Consumer prices rose 4.97 percent last month from a year earlier, the state statistics bureau said yesterday in Taipei. That was more than the 4.05 percent median estimate in a Bloomberg News survey of 12 economists. Prices rose 3.71 percent in May.
State-run refiner CPC Corp (台灣中油) raised gasoline and diesel prices at the end of May after oil surged, while food costs climbed after heavy rains destroyed crops. The government, which forecasts inflation this year will be the fastest since 1995, last month raised the key rate for the 16th consecutive quarter and ordered banks to set aside more cash as reserves.
“The central bank will raise rates again in September to tame inflation,” said Cheng Cheng-mount (鄭貞茂), chief economist at Citibank Taiwan Ltd in Taipei.
“It may also use other tools, such as increasing reserve requirements, to help control prices,” Cheng said.
Central banks across Asia are grappling with accelerating inflation.
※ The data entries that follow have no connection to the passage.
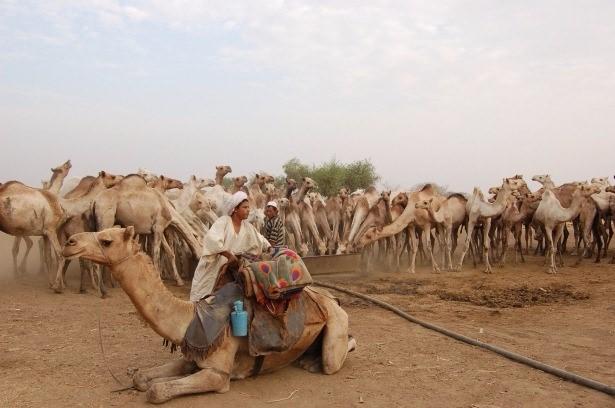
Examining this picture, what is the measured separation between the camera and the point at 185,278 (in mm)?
12938

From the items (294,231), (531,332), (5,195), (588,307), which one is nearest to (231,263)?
(531,332)

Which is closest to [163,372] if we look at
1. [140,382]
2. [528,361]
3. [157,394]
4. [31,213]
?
[140,382]

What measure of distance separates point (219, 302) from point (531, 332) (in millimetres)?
4652

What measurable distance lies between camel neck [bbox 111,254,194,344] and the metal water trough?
7863 mm

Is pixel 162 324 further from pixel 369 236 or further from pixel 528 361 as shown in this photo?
pixel 369 236

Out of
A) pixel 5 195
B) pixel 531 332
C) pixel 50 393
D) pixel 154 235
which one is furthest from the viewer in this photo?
pixel 154 235

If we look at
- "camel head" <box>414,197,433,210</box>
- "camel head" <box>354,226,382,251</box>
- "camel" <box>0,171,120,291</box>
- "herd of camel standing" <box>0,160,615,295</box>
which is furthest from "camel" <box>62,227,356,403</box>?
"camel head" <box>414,197,433,210</box>

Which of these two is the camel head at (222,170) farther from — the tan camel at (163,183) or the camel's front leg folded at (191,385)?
the camel's front leg folded at (191,385)

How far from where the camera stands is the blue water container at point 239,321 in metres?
4.83

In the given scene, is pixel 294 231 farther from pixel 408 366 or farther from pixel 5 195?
pixel 408 366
India’s rate is the fastest in more than 13 years, Philippine inflation is at a 14-year high and China’s consumer prices rose by the most since 1996 in the first five months.
Policy makers have used rate increases and increased bank reserve requirements, which freeze money that might otherwise fuel price gains.
Fruit prices climbed 27 percent and meat rose 22 percent from a year earlier. Overall, food prices rose 11.89 percent, the largest gain in seven months, after increasing 9.29 percent in May.
Transportation rose 6.4 percent and, within that category, fuel climbed 23.2 percent. Housing was 1.59 percent more expensive.
Core consumer prices — excluding vegetables, fruit, fish and energy — rose 3.70 percent, the biggest gain since March 1996, after climbing 3.23 percent.
“Inflation is a global problem right now — compared to neighboring economies, Taiwan is not doing too bad,” said Wu Chao-Ming (吳昭明), a statistics bureau section chief.
Import prices increased 6.01 percent, while wholesale prices rose 9.86 percent.
Taiwan’s central bank raised its benchmark discount rate on 10-day loans to banks by 12.5 basis points to 3.625 percent last month, a seven-year high. It also told banks to increase the proportion of deposits that they set aside as reserves.
The statistics bureau last month forecast inflation of 3.29 percent for this year, up from a February projection of 1.98 percent.